__EXTRAIT DU TEXTE__:
----

L’assaut d’Israël sur le nord de Gaza a contraint des dizaines de milliers de personnes à quitter leurs maisons, ici le 25 octobre. ©Mahmoud IssaAPA images

L’assaut d’Israël sur le nord de Gaza a forcé des dizaines de milliers de personnes à quitter leurs maisons, ici le 25 octobre.

C’est l’apocalypse.

C’est ainsi que les habitants décrivent la situation à Jabalia et dans le nord de la bande de Gaza, alors que l’offensive israélienne approche de son deuxième mois.

Israël a ordonné à tous les habitants de se diriger vers le sud, mais a également érigé des points de contrôle empêchant les gens de se déplacer.

Sur les 400 000 personnes qui se trouvaient dans le nord au début de l’offensive, début octobre, plus de 100 000 seraient restées.

Israël a pratiquement coupé l’aide humanitaire au territoire dans une tentative apparente d’affamer la population.

Il a bombardé avec insistance, tuant quelque 1 200 personnes au cours des quatre dernières semaines, dont plus d’une centaine en une seule frappe sur une maison pour personnes déplacées à Beit Lahiya le 30 octobre, ainsi que 150 en une série de frappes sur 10 bâtiments à Jabalia le 24 octobre.

« Vous ne pouvez pas imaginer ce qui se passe à Jabalia », a déclaré Nadia al-Kafarna, 69 ans. « Le ciel est noir de fumée et le sol est brûlé ».

Nadia a répondu à The Electronic Intifada par téléphone, malgré un réseau instable. L’armée israélienne l’a forcée à quitter son abri dans le camp de réfugiés de Jabalia le 17 octobre, mais elle se trouve toujours dans la ville de Gaza, au nord.

« Rien n’a été épargné par la destruction. Les bruits d’explosion sont étranges, différents de ceux d’avant, terrifiants et secouant les os, comme s’ils allaient vous déchirer », a déclaré Nadia, profondément bouleversée. « En moi, tout est brisé par l’horreur de ce que j’ai vu. Aujourd’hui encore, mon cœur est serré et je suis saisie par la peur ».

----

D'après l'extrait sur le nord de Gaza, combien de personnes la frappe du 30 octobre sur une maison pour personnes déplacées à Beit Lahiya a-t-elle tuées ?

__DONNÉES RECUEILLIES__:
----

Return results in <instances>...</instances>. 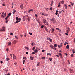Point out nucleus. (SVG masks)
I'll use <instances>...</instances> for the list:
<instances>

----

__RÉPONSE ATTENDUE__:
Plus d'une centaine de personnes.